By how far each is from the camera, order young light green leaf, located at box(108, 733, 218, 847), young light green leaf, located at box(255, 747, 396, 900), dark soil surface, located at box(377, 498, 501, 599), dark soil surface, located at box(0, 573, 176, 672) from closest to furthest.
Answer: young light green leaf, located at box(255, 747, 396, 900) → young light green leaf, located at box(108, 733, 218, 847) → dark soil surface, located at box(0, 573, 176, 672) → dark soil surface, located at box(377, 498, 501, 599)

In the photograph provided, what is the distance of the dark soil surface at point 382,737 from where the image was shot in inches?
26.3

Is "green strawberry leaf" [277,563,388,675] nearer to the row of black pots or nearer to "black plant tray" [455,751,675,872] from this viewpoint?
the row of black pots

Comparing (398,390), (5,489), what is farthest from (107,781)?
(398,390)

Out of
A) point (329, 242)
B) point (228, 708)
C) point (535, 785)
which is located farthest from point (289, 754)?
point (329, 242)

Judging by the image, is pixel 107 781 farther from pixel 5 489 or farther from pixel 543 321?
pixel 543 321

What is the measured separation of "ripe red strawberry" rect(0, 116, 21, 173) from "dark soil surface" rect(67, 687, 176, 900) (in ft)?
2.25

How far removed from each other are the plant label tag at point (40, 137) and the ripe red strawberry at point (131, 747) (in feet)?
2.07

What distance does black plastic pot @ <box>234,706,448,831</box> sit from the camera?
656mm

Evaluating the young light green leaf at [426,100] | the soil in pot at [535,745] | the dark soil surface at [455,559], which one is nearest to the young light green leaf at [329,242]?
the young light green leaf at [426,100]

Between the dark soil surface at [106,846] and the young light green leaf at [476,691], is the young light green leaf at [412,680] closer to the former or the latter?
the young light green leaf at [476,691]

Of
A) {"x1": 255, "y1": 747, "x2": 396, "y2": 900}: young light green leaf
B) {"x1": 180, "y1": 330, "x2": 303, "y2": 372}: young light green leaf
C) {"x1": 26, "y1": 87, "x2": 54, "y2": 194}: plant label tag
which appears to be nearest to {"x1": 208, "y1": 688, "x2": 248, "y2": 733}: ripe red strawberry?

* What the task asks *
Reproduce verbatim the lines from the one containing "Judging by the" through the end of the records, inclusive.

* Result of this exercise *
Judging by the image, is pixel 107 781 farther from pixel 5 489 or farther from pixel 543 321?
pixel 543 321

What is the measured separation of "ripe red strawberry" rect(0, 116, 21, 173) from "dark soil surface" rect(67, 687, 176, 900) (in ft)?
2.25

How far removed from each other are the plant label tag at point (40, 137) and the ripe red strawberry at point (131, 747) (in feet)?
2.07

What distance does black plastic pot @ <box>234,706,448,831</box> sit from the camera?
656mm

Evaluating the young light green leaf at [426,100] | the soil in pot at [535,745] | the dark soil surface at [455,559], which one is nearest to the young light green leaf at [329,242]?
the young light green leaf at [426,100]

Between the dark soil surface at [106,846] and the young light green leaf at [476,691], is the young light green leaf at [412,680] closer to the former or the latter?
the young light green leaf at [476,691]

Of
A) {"x1": 255, "y1": 747, "x2": 396, "y2": 900}: young light green leaf
B) {"x1": 180, "y1": 330, "x2": 303, "y2": 372}: young light green leaf
C) {"x1": 26, "y1": 87, "x2": 54, "y2": 194}: plant label tag
which appears to be nearest to {"x1": 208, "y1": 688, "x2": 248, "y2": 733}: ripe red strawberry?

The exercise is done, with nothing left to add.